Data extracted from a collection:

-*-*-

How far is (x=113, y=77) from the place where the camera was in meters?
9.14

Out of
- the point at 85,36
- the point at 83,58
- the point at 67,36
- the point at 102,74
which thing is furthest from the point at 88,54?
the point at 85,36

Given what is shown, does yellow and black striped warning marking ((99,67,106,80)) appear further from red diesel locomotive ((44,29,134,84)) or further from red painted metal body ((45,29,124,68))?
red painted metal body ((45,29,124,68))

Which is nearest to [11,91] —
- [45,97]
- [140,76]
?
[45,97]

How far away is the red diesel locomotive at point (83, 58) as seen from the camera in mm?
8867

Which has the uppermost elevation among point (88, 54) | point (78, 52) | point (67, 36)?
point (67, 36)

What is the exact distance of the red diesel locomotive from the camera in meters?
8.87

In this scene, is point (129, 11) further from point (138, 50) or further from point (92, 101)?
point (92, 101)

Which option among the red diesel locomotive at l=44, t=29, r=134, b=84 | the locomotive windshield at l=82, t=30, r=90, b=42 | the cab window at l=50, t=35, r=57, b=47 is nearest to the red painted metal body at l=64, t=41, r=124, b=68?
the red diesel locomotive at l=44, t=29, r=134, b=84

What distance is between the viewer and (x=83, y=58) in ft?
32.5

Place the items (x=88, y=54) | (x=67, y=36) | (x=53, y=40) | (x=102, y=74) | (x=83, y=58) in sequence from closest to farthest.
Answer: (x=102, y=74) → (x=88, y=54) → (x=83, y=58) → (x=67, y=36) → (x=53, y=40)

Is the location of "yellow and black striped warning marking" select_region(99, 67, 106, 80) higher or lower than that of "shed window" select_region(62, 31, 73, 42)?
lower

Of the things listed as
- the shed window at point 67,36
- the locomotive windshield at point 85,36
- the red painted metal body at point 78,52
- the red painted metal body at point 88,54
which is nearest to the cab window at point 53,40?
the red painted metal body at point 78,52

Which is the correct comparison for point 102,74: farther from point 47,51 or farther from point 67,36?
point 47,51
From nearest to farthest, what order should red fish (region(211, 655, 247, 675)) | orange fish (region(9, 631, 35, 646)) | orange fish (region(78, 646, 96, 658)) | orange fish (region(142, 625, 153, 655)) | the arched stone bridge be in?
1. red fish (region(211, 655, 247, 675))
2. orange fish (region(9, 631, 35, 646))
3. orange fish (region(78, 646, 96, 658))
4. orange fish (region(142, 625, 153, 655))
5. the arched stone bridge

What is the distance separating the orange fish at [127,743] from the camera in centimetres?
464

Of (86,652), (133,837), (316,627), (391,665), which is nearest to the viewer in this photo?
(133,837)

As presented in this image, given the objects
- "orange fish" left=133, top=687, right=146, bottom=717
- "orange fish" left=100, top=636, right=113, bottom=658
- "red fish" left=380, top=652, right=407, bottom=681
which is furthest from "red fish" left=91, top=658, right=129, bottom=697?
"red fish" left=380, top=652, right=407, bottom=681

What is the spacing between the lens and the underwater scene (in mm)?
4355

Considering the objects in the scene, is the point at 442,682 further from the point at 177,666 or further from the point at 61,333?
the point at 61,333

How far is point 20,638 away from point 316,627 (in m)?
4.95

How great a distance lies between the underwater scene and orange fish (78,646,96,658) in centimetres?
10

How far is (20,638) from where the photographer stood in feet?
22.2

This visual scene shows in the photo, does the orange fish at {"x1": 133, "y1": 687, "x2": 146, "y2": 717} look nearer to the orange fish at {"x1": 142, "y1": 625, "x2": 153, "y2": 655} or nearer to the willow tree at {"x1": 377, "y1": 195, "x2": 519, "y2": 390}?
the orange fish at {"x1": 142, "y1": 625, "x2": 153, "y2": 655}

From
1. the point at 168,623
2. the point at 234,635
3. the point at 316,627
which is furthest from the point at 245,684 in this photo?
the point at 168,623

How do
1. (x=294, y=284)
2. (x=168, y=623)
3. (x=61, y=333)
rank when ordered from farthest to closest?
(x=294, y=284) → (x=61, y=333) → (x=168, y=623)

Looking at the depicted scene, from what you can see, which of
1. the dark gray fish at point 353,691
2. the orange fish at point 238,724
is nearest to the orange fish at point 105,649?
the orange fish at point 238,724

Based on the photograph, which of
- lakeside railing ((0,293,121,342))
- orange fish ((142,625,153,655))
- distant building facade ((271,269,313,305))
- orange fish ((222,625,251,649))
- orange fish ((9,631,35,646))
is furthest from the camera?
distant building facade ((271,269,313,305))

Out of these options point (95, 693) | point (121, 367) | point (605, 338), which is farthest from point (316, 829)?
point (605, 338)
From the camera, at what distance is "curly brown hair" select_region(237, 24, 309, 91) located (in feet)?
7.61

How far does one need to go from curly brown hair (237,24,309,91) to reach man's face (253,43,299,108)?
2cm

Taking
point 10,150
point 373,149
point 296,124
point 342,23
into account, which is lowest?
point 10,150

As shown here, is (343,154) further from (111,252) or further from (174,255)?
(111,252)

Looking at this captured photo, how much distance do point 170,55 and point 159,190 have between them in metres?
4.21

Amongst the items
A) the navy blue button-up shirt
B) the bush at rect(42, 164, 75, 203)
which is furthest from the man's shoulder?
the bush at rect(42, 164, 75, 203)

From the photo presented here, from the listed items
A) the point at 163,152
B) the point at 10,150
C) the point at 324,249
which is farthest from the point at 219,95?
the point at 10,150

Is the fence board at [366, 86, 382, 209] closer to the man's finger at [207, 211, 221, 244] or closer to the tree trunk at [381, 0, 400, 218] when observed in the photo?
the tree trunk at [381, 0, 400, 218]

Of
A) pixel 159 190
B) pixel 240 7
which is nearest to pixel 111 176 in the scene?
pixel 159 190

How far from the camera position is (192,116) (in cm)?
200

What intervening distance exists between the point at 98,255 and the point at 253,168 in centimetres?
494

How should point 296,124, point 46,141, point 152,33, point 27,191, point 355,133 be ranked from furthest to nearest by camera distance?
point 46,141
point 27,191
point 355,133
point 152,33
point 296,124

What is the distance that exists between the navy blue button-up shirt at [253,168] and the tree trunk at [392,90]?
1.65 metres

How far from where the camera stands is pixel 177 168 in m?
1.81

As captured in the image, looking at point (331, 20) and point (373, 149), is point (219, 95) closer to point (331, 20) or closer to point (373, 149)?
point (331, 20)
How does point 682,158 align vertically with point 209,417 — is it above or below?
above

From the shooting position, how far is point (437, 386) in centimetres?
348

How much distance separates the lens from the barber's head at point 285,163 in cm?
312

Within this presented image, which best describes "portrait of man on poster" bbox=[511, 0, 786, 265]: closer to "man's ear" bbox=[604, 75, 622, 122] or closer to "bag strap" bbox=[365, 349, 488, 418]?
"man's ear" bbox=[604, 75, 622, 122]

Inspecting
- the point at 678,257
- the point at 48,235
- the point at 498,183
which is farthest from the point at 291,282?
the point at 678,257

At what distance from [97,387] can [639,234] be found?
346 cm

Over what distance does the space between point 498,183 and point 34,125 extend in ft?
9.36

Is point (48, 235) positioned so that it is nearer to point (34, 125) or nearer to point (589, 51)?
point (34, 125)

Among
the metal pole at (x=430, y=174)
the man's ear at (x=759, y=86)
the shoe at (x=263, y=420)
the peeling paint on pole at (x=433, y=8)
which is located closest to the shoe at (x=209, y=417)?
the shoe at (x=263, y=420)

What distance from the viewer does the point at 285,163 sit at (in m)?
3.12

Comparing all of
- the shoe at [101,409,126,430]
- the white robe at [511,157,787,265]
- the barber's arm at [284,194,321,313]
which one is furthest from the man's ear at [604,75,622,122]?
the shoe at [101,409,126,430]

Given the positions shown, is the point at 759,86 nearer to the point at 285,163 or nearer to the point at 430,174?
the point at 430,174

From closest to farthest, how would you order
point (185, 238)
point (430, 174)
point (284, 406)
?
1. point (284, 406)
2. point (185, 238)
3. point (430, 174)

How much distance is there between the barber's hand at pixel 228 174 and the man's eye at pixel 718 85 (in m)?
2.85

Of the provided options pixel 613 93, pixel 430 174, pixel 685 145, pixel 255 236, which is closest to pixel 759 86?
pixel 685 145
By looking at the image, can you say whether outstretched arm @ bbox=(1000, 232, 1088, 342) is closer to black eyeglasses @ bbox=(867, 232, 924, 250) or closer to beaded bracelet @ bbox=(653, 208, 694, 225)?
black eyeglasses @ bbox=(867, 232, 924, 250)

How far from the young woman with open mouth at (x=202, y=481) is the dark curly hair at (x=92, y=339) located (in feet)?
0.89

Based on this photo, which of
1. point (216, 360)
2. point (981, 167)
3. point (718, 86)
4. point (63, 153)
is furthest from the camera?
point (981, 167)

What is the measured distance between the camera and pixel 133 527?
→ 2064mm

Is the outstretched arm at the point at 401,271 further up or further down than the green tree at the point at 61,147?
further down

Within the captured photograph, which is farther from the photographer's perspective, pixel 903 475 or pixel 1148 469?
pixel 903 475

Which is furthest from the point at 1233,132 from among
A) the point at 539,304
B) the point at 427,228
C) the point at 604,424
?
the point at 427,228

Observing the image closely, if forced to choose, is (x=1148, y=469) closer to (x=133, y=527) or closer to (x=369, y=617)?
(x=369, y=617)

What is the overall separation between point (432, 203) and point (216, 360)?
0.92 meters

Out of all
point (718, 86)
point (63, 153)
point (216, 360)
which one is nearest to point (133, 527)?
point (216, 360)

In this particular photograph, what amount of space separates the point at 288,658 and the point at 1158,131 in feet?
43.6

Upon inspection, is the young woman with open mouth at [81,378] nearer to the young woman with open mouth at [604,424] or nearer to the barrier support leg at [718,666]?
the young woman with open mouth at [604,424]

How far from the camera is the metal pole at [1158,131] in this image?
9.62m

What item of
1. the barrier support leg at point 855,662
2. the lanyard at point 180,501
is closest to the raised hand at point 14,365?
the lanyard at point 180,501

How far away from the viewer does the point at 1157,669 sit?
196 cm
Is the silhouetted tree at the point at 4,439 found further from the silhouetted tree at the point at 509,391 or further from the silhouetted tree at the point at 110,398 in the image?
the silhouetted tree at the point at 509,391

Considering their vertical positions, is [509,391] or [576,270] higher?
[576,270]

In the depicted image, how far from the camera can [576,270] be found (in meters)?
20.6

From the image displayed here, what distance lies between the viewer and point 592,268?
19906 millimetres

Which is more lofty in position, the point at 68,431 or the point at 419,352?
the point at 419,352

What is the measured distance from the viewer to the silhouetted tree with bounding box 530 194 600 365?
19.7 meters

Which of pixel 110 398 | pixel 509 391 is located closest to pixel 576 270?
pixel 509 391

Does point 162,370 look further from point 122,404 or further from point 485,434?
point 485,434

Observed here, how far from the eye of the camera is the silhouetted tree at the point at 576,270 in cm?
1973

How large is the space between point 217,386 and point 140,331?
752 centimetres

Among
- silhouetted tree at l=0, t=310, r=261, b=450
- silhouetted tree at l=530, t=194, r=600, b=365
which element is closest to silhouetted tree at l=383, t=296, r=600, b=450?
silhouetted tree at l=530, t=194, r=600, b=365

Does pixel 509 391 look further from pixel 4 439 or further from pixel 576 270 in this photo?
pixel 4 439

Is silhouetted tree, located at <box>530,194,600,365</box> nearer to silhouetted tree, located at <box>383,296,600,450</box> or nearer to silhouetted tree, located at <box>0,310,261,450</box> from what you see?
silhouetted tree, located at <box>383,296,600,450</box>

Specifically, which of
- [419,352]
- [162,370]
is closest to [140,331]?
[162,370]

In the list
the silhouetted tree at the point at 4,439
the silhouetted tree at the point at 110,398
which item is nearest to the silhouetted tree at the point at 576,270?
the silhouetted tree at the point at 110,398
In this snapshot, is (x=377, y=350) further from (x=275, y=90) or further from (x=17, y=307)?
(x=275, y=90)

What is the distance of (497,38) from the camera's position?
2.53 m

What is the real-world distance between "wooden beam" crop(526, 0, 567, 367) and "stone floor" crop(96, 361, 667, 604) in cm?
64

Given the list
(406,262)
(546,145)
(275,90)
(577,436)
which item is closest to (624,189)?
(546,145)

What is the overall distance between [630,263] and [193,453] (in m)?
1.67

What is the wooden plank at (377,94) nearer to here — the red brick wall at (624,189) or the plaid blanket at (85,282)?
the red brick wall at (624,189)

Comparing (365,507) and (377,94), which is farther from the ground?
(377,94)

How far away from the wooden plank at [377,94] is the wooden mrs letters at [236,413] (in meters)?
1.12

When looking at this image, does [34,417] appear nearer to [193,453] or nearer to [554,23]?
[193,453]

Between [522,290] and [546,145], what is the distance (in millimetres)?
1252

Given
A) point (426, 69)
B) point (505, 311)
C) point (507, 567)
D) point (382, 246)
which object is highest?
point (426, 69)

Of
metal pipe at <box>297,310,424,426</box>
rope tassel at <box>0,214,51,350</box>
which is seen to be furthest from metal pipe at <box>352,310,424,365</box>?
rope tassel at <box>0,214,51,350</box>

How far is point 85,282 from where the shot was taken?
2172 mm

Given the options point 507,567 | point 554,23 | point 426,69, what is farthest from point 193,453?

-*-*-

## Aim of the exercise
Your task is to return, exactly and on their own, the lines from the one containing "Specifically, which of" through the last line of the listing.

## Complete response
Specifically, which of
- [419,352]
- [162,370]
is closest to [140,331]?
[162,370]

In the list
the silhouetted tree at the point at 4,439
the silhouetted tree at the point at 110,398
which item is nearest to the silhouetted tree at the point at 576,270?
the silhouetted tree at the point at 110,398
In this snapshot, is (x=377, y=350) further from (x=275, y=90) or further from (x=17, y=307)?
(x=275, y=90)

What is the distance of (497,38) from the camera's position?
2.53 m

What is the real-world distance between "wooden beam" crop(526, 0, 567, 367) and "stone floor" crop(96, 361, 667, 604) in cm?
64

Given the list
(406,262)
(546,145)
(275,90)
(577,436)
which item is closest to (624,189)?
(546,145)

What is the overall distance between [630,263] and [193,453] (in m)?
1.67

What is the wooden plank at (377,94) nearer to here — the red brick wall at (624,189) or the plaid blanket at (85,282)?
the red brick wall at (624,189)

Comparing (365,507) and (377,94), which is farther from the ground?
(377,94)

How far away from the wooden plank at [377,94] is the wooden mrs letters at [236,413] (in meters)?
1.12

When looking at this image, does [34,417] appear nearer to [193,453] or nearer to [554,23]?
[193,453]

Between [522,290] and [546,145], what is the distance (in millimetres)?
1252

Given
A) point (426, 69)
B) point (505, 311)
C) point (507, 567)
D) point (382, 246)
which object is highest?
point (426, 69)

Of
metal pipe at <box>297,310,424,426</box>
rope tassel at <box>0,214,51,350</box>
which is seen to be furthest from metal pipe at <box>352,310,424,365</box>?
rope tassel at <box>0,214,51,350</box>

How far is point 85,282 from where the shot was taken?
2172 mm

Given the options point 507,567 | point 554,23 | point 426,69, what is farthest from point 193,453?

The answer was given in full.